● **TASK BRIEF**: When the line containing "The researchers measured" is reached, begin transcribing. Continue exactly through the final line of the listing, and return nothing else.

● **WORKING DATA**:
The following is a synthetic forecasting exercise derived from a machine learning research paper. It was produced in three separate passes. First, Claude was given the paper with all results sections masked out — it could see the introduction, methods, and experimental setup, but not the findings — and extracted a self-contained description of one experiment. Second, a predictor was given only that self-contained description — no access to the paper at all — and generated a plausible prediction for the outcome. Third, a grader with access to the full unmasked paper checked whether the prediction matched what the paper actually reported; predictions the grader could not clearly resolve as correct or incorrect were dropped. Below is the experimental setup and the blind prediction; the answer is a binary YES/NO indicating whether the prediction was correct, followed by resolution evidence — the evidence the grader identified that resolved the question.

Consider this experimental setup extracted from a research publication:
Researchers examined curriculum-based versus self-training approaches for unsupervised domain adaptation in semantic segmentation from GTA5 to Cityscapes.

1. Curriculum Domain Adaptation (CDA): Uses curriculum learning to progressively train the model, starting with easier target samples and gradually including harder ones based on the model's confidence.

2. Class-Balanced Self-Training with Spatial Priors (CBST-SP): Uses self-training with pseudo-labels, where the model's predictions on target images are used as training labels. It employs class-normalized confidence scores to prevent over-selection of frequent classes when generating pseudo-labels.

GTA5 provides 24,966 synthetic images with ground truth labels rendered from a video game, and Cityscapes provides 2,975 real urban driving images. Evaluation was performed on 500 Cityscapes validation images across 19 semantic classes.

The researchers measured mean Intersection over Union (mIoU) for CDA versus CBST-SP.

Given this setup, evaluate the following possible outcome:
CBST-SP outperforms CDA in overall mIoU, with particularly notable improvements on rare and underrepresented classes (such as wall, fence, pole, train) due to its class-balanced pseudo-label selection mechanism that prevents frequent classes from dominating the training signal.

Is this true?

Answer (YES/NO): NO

● **TASK OUTPUT**:
The researchers measured mean Intersection over Union (mIoU) for CDA versus CBST-SP.

Given this setup, evaluate the following possible outcome:
CBST-SP outperforms CDA in overall mIoU, with particularly notable improvements on rare and underrepresented classes (such as wall, fence, pole, train) due to its class-balanced pseudo-label selection mechanism that prevents frequent classes from dominating the training signal.

Is this true?

Answer (YES/NO): NO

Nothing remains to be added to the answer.